Glazer family on borrowed time with their borrowed money...but be careful what you wish for Man United fans
Ian Hart: In a bizarre way I felt a degree of satisfaction on Sunday afternoon at the postponement of Manchester United vs Liverpool
It was in the same way 25 years ago when the Brighton/York City game was abandoned after 13 minutes due to a mass pitch invasion by disgruntled Albion fans.
Back then, in April 1996, I was interviewed by John Lees on BBC Radio Sussex about 20 minutes before the game started. The buzz around the Goldstone that afternoon was that something was going to happen, I knew this when Leesy thrust his microphone under my nose.
But clearly I couldn’t say anything to implicate myself or my co conspirators given what was going to develop within the next half hour or so. Although I did end the interview with the soundbite, “Football is a huge part of a lot of people’s lives, when you start interfering with people’s lives you have to be prepared to take the consequences.”
As with the York game, Sunday’s protest was clearly premeditated, especially in light of a satellite protest at the team hotels, stopping either club travelling to Old Trafford.
Having been sued for my opinions in this column previously by the enigmatic Ken Bates, I will choose my words very carefully but having seen my own club fall foul of boardroom skullduggery, there are still many question marks over how the Glazers raised the funds to purchase arguably one of the biggest clubs in the world.
But buy they did, and with blessing of the Premier League...along with all the other foreign owners at the high end of our game.
And this is the whole crux of the matter.
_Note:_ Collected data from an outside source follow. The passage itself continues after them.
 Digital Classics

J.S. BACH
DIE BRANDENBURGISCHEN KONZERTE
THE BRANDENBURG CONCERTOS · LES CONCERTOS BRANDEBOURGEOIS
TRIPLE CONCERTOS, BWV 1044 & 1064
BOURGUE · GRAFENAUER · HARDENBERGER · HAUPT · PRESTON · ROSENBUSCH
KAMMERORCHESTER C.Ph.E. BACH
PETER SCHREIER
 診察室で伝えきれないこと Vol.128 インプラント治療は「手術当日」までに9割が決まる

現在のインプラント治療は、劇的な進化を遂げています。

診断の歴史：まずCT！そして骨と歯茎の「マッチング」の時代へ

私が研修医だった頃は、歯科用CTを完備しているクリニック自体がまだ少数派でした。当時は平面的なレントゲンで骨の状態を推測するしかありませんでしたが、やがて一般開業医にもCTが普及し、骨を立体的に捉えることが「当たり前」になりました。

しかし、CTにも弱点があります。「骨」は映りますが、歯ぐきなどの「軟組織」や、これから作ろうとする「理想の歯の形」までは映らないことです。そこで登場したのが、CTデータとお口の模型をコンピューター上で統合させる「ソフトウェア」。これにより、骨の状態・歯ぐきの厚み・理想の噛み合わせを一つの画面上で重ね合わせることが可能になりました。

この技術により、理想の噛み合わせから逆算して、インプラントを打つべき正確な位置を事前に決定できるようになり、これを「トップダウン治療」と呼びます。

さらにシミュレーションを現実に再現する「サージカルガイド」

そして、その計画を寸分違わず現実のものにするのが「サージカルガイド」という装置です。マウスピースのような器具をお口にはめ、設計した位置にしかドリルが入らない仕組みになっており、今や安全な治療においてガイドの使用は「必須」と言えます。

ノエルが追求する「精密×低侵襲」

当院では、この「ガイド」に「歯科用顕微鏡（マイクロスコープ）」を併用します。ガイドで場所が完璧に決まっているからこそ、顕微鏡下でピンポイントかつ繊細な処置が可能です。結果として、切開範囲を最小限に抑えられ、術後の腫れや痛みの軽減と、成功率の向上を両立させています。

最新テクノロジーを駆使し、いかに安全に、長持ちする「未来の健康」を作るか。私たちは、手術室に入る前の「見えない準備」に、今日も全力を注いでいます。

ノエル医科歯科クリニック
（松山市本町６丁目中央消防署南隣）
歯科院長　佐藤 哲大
Talk of the "big six" returning to domestic ownership, let alone fan backed stake holding, could have come from the pen of Hans Christian Anderson.
For example, regardless of what the Glazers paid for United, the club is valued at £3billion, talk of a 40 per cent fans stake would currently be valued at £1.2 billion, however many fans United have got, that’s not the kind of money you find down the back of the sofa.
Back in the late 80s, the late Greg Stanley was lauded as the saviour of the Albion and look how that ended.
So for all the "Dirty Half Dozen" supporters who’ve welcomed the various foreign sugar daddies down the years, it really has now turned into a “be careful what you wish for scenario.”